▸ Task requirements:
The line containing "What is the extent" and every line after it, through the last, are to be extracted exactly; no other lines belong in the answer.

----- Given data -----

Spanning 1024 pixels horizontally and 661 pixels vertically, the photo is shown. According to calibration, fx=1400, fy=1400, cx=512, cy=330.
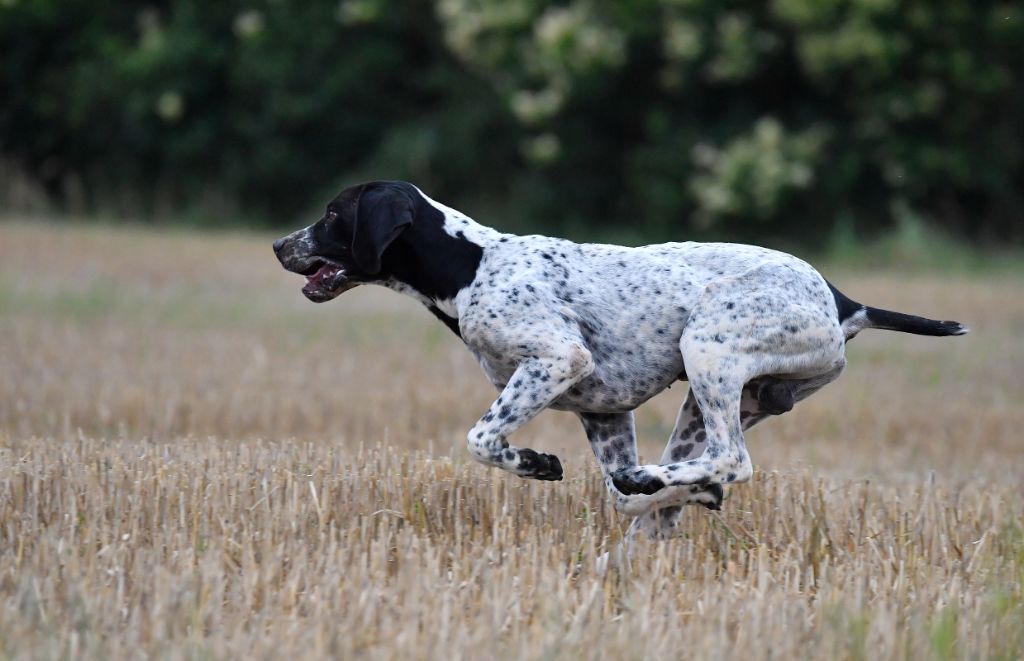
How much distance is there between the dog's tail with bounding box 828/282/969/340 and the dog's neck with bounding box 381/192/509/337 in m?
1.47

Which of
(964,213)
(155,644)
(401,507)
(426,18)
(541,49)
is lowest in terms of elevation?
(155,644)

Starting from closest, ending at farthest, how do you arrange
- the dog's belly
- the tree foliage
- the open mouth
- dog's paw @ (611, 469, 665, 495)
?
dog's paw @ (611, 469, 665, 495)
the dog's belly
the open mouth
the tree foliage

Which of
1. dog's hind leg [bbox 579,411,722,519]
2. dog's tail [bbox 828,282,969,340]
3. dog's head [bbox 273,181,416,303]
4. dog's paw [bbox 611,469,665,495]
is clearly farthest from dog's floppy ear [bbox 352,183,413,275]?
dog's tail [bbox 828,282,969,340]

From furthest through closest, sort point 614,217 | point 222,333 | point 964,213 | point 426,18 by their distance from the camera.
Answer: point 426,18 < point 614,217 < point 964,213 < point 222,333

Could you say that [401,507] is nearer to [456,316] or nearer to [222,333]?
[456,316]

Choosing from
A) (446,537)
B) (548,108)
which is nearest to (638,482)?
(446,537)

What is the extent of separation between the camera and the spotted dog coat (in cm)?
550

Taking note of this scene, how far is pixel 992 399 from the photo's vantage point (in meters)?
10.8

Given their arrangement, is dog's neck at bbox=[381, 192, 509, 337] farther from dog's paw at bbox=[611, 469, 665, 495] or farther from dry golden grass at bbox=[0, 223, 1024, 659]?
dog's paw at bbox=[611, 469, 665, 495]

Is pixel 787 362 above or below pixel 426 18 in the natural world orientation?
below

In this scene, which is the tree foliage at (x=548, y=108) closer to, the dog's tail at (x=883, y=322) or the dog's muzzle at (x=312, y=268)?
the dog's tail at (x=883, y=322)

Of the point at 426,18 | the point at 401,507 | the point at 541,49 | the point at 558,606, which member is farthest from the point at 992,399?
the point at 426,18

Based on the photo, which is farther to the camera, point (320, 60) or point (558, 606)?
point (320, 60)

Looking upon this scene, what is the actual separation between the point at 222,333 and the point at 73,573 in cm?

-----

▸ The reply:
What is the extent of separation between the camera and the spotted dog coat (in cm)?
550

Taking note of this scene, how far is pixel 992 399 from the photo's vantage point (in meters)?
10.8

Given their arrangement, is dog's neck at bbox=[381, 192, 509, 337] farther from dog's paw at bbox=[611, 469, 665, 495] or farther from dry golden grass at bbox=[0, 223, 1024, 659]?
dog's paw at bbox=[611, 469, 665, 495]

Is pixel 787 362 above or below pixel 426 18 in the natural world orientation?
below

In this scene, which is the tree foliage at (x=548, y=108) closer to, the dog's tail at (x=883, y=322) or the dog's muzzle at (x=312, y=268)?
the dog's tail at (x=883, y=322)

Of the point at 426,18 | the point at 401,507 | the point at 541,49 | the point at 558,606, which member is farthest from the point at 992,399?
the point at 426,18

Based on the photo, which is farther to the camera, point (320, 60) or point (558, 606)?
point (320, 60)

Looking upon this scene, what is the actual separation between the point at 222,333 and the point at 73,573 in cm?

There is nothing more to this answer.